Пахла мама хлебом и росою.
- Мама! Я лицо твое умою!
…На асфальте звезд рассветных сыпь.
Я хочу опять собрать росы,
принести утрянок светло-синих,
чтобы маме стать еще красивей.

Борис Куркин,
литсотрудник многотиражной газеты "Магнитогорский металл"
СТИХИ

ЗАВОДСКОЕ ОБЩЕЖИТИЕ

Дали меркнут и чернеют стекла.
Общежитие устало спит.
Крепко спит, приобретая вид,
Добрый, успокоенный и теплый.
Руки тяжелы и неподвижны.
На ладонях, черствых от огня,
Луч звезды доверчивой я вижу,
Что стремится сумрак разогнать.
Спят ребята.
Им, должно быть, снится
Милых глаз тепло и глубина,
Голубые звезды или птицы…
А еще им снится
тишина.
Тишина!
Но в глубине просторов,
За окном,
где мечется весна,
Встал завода оглашенный сполох,
Вечный гром, не ведающий сна,
Он привычен им.
Но если вдруг
Гул умрет и пламени не будет, -
Парни вскинут груз тяжелых рук
И проснутся.
Тишина разбудит.

* * *

Лететь, лететь, оставив где-то села!..
Дорога бесконечная, зови!
Вприпрыжку деревенский грузовик
Несет меня по ковылям веселым.
Через ухабы, вставшие стеной.
Лететь под ветром, яростно и стыло,
Лететь, да так, чтоб за твоей спиной
Размах просторов голубел, как крылья.

Анатолий Занин,
механик
КОМАНДИРОВКА ЗА ПОДСНЕЖНИКАМИ
Рассказ

I

Надо же было "записному толкачу", уже оформившему командировку, заболеть! Директор придумал солидную подоплеку: наладить крепкую связь с поставщиком металла, а такое дело, коль тот заболел, ну, кому доверишь, - только ему, Антону Савельевичу Назарову. Когда-то нелегкая подтолкнула его напомнить, что именно в этом городе он, Назаров, бывал в юности.

И погнали старика за тридевять земель…

Остановился Назаров в той же заводской гостинице, куда во времена далекой юности забегал то к прорабу насчет спецовок, то поругаться с газетчиком, почему не все члены бригады упомянуты в статейке. Гостиницу эту сейчас обновили пластиком и современной мебелью, выкрасили в приятные глазу приглушенные цвета и придумали экзотическое название "Азия".
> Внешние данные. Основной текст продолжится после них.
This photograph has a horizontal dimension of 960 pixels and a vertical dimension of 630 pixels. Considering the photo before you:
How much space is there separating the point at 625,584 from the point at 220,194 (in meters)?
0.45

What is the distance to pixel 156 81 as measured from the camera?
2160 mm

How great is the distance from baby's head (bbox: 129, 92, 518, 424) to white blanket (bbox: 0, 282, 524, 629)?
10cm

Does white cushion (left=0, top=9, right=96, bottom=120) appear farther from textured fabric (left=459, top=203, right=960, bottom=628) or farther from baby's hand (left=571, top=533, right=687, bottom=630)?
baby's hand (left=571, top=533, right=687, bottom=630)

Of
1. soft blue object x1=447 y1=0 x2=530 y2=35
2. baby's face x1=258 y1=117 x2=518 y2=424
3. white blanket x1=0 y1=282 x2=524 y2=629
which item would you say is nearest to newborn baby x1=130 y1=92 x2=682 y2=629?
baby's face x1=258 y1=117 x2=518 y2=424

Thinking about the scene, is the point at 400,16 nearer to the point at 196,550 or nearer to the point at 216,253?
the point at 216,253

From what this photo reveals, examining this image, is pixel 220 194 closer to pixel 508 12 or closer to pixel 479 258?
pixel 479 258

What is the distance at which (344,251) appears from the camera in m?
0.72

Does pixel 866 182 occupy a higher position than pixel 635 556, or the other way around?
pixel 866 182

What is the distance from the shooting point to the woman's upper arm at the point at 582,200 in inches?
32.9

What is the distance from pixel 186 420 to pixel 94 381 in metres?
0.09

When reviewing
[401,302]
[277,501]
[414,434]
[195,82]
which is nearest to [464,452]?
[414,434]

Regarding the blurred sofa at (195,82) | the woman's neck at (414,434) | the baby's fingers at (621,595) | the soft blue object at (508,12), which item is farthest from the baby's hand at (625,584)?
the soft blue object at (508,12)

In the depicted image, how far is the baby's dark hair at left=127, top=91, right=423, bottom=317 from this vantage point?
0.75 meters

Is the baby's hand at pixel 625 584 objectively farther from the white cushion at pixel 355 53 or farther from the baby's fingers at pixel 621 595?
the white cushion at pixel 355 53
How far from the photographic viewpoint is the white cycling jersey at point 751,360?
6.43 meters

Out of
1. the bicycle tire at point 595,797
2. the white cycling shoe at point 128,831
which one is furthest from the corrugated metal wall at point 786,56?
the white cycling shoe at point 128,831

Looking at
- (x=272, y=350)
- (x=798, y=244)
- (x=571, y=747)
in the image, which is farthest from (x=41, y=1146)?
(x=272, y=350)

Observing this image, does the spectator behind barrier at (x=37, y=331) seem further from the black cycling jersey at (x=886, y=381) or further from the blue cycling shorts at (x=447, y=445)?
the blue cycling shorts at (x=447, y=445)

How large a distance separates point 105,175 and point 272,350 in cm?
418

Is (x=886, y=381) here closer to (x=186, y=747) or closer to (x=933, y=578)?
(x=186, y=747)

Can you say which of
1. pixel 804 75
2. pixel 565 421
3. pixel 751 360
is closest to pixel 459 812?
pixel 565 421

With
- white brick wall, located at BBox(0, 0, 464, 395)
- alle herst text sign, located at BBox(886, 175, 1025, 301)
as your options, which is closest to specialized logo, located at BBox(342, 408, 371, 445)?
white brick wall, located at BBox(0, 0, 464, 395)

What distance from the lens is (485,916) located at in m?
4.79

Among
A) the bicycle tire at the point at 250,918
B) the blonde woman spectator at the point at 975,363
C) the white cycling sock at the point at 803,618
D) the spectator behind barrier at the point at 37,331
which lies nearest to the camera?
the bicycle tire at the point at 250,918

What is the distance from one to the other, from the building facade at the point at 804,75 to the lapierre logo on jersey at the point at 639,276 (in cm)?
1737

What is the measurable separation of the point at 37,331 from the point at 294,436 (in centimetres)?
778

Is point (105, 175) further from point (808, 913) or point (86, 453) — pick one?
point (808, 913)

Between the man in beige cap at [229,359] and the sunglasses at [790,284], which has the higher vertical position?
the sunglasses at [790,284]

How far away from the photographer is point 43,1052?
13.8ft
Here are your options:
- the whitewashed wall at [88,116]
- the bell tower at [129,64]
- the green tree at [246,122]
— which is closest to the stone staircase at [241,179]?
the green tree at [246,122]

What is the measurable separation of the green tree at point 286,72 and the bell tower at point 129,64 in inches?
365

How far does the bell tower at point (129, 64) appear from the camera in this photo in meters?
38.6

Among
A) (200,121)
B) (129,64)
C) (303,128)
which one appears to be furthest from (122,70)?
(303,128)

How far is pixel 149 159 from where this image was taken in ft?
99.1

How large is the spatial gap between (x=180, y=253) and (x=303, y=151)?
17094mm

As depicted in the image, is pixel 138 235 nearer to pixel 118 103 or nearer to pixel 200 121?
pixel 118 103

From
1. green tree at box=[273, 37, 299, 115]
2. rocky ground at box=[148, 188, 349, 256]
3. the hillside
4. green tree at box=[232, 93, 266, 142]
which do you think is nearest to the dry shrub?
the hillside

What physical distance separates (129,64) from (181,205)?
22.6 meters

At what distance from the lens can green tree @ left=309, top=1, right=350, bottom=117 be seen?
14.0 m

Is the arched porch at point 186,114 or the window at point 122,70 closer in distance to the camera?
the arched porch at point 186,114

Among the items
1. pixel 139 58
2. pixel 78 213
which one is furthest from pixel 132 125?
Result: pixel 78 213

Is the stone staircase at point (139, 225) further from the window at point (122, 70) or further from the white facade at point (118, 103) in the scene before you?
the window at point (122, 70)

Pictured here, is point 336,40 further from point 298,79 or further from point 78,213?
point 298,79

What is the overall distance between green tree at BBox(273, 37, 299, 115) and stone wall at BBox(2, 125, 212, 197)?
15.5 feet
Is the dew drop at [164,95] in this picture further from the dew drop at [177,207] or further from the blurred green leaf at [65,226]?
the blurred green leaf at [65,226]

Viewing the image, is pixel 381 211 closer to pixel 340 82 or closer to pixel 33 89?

Назаров оглядел вестибюль, и показалось ему, будто сквозь розоватую краску проступили на стене лозунги, наспех написанные рублеными буквами: "Комса! Все на разгрузку вагонов!", "Ударим высокими темпами по лодырю!", "Привет строителям мирового гиганта от ивановских ткачих!"

…О своем деле Назаров договорился быстро и ловко: вы - нам, мы - вам. Нужны трамвайные поезда? Пожалуйста! Только отгрузите побольше стального листа и вне всякой очереди, а мы вам - трамвайчики, такие красные, с широкими окнами и обогревом. В этих просторных вагонах, ах, как приятно мчаться по дамбе и любоваться родным городом! Но чтобы получить вне очереди эти самые вагончики, пришлите своих слесарей-сборщиков - и дело в шляпе!

Потом он решил заглянуть в цеха, посмотреть, как тут налажено хозяйство. Пешеходные мосты в разных направлениях то перескакивали через пути, то огибали здания, ныряли под переплетения трубопроводов, взбирались к самым домнам или исчезали в проемах бетонных, километровой длины, коробках.

Назаров устал страшенно и расклеился бы вконец, если б не майская прохлада, какая обычно наступает в этих местах после короткой апрельской жары. Он пробрался бочком на доменный двор, и его поразила сдержанно бушующая сила печи, та покорность, с какой она изрыгала поток жгучего металла.

Парень в темных очках, прицепленных к войлочной шляпе, залпом, стакан за стаканом, пил газировку, и крупные капли срывались с подбородка на стальные плиты пола. Назаров услыхал сквозь гудение печи, как парня громко окликнули: "Егоров, хватит прохлаждаться! Закрывать пора!" - и вздрогнул.

"Ничего особенного, - успокаивал он невольное волнение, шагая по мосту к проходной, - такая же спешка, такие же окрики "давай-давай!", как и на многих других заводах". Но взволновала его не спешка. Фамилия Егоров засела в голове…

Назаров добрался до трамвая и отправился в не знакомый ему район, а по сути, в новый город. Мелькали виадуки, мелькала река Урал в яхтах и байдарках. Надо же! Европа! А минутой раньше был в Азии.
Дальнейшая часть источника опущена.